Our chat with Ali…
I’ve always wanted to be an illustrator and author. I drew all the time when I was a child, and made books by sticking pages together with sellotape. When I was around 12 years old my parents bought me an antique typewriter and I pretended to be an author called ‘Lucy Foxwell’. I’ve focused on illustration as an adult and the Harry Stevenson books have evolved from my work as an illustrator.
The Adventures of Harry Stevenson is my first foray into fiction writing, but I’ve illustrated quite a few books so I think of myself as an illustrator rather than an author and my most daunting moment concerns illustration rather than writing. I once took my portfolio of work from my Illustration MA into a publisher’s office, where an art director ripped it to shreds. It was hard at the time but worth it in the long run. The advice they gave me was to take any talent I had, never be satisfied, and polish, and polish, and polish it. I was sure I had something worth working on, and illustration was something that I’d wanted to do all my life, so I kept going (and am still polishing!)

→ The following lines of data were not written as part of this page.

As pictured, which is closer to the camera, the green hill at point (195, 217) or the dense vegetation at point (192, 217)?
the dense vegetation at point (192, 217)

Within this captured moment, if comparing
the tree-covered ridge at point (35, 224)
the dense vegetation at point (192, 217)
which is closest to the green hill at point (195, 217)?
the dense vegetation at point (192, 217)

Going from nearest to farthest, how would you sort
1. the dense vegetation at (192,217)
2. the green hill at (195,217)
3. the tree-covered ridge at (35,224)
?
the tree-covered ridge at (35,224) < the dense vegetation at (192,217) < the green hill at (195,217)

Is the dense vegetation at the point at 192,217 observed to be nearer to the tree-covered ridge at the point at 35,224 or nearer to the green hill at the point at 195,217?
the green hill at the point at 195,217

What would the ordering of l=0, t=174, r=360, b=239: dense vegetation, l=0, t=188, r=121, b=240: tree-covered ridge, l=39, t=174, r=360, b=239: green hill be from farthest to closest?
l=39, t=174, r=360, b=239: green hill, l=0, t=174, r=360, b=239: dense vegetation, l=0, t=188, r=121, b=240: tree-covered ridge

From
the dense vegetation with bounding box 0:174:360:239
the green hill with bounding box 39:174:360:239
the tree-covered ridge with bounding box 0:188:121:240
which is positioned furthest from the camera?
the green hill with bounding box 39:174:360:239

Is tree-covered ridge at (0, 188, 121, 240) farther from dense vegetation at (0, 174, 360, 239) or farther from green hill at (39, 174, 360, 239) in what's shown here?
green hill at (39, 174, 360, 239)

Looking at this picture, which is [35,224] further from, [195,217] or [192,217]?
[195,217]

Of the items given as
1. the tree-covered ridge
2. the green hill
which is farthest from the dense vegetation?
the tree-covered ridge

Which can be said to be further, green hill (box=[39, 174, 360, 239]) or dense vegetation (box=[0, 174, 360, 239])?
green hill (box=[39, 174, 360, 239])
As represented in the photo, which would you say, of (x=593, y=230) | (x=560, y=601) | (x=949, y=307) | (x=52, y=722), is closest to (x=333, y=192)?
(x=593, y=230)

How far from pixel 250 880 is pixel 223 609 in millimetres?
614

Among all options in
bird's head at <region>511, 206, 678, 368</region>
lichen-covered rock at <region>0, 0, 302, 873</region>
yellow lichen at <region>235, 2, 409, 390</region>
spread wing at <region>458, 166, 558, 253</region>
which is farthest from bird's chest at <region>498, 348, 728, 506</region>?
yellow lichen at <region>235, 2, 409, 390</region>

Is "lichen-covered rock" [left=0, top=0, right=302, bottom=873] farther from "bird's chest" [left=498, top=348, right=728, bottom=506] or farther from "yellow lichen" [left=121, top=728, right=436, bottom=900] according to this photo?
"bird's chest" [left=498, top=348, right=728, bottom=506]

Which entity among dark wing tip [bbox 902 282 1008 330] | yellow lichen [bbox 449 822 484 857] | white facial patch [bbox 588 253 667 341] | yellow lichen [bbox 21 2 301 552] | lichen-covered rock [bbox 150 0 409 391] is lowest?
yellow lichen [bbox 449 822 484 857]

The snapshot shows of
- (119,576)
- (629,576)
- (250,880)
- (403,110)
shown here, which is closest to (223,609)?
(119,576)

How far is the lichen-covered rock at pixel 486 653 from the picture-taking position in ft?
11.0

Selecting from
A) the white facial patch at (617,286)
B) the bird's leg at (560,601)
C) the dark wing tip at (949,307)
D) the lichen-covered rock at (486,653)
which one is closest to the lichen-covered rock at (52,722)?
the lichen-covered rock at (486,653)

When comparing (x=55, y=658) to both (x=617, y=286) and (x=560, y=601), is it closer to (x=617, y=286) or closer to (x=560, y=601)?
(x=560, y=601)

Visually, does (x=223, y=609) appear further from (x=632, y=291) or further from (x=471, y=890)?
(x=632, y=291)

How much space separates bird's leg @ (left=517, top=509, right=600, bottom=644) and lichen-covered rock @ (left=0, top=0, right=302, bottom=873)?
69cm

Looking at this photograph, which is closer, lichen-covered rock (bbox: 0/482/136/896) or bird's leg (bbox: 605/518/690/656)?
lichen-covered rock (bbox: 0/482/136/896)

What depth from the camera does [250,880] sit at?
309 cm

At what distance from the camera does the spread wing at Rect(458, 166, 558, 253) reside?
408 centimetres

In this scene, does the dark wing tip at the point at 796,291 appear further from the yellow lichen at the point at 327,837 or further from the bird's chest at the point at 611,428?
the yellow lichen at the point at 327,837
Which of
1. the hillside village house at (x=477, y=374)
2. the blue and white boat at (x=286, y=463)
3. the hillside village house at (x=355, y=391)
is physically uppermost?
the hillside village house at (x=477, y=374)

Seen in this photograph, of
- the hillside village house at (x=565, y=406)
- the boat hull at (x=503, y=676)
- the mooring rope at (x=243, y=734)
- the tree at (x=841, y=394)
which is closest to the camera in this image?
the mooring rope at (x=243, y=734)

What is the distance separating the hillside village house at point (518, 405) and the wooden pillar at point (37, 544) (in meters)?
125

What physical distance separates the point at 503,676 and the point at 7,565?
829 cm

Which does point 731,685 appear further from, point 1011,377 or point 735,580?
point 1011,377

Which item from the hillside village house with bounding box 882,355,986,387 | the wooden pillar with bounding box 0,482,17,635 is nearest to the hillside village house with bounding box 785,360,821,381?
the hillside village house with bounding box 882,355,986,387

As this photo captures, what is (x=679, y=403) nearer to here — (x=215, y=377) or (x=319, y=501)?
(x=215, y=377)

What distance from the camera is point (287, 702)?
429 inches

My favourite children’s book was – and always will be – Danny Fox by David Thomson (together with the two other books in the series, which was published by Puffin in the late 1960s). Danny is a charismatic and clever fox who lives in a cave on a Scottish mountain, with his wife Doxie Fox and their three children, Lick, Chew and Swallow (and later, baby Choke). He has to live on his wits to feed his hungry family, who are not always satisfied with Danny’s offer of a story instead of food. His exploits are based on folk tales and include outwitting (then befriending) a poor fisherman, helping the fisherman marry a princess, and escaping from a hungry pack of wolves. I highly recommend these books if you can get hold of them, they are lovely stories and Danny is the most charming of heroes.
I would repeat what was told to me – take what talent you have and polish it and polish it. Seek out advice and listen to it. And don’t give up: it’s so important to have a creative outlet, whether you are published or not. It becomes part of your persona and the way you think about yourself.
I’m not very good at juggling writing and illustrating with the rest of my life, because I let these activities take over and I end up spending most of my spare time at my desk. I’ve recently finished writing and illustrating a picture book (along with writing the second Harry Stevenson book) and I worked every weekend and most evenings for five weeks. At the end of that time I felt terrible: unhealthy, unhappy and burnt out. I think this is a common problem, certainly with illustrators, and it has received attention recently thanks to a campaign by illustrators Orange Beak Studio. If you work at home there is no natural divide between ‘work’ and ‘non-work’ so you have to make it yourself. It’s something I am trying to address because working all hours is no way to live. Also stepping away from work actually helps your process because it gives you a fresh eye.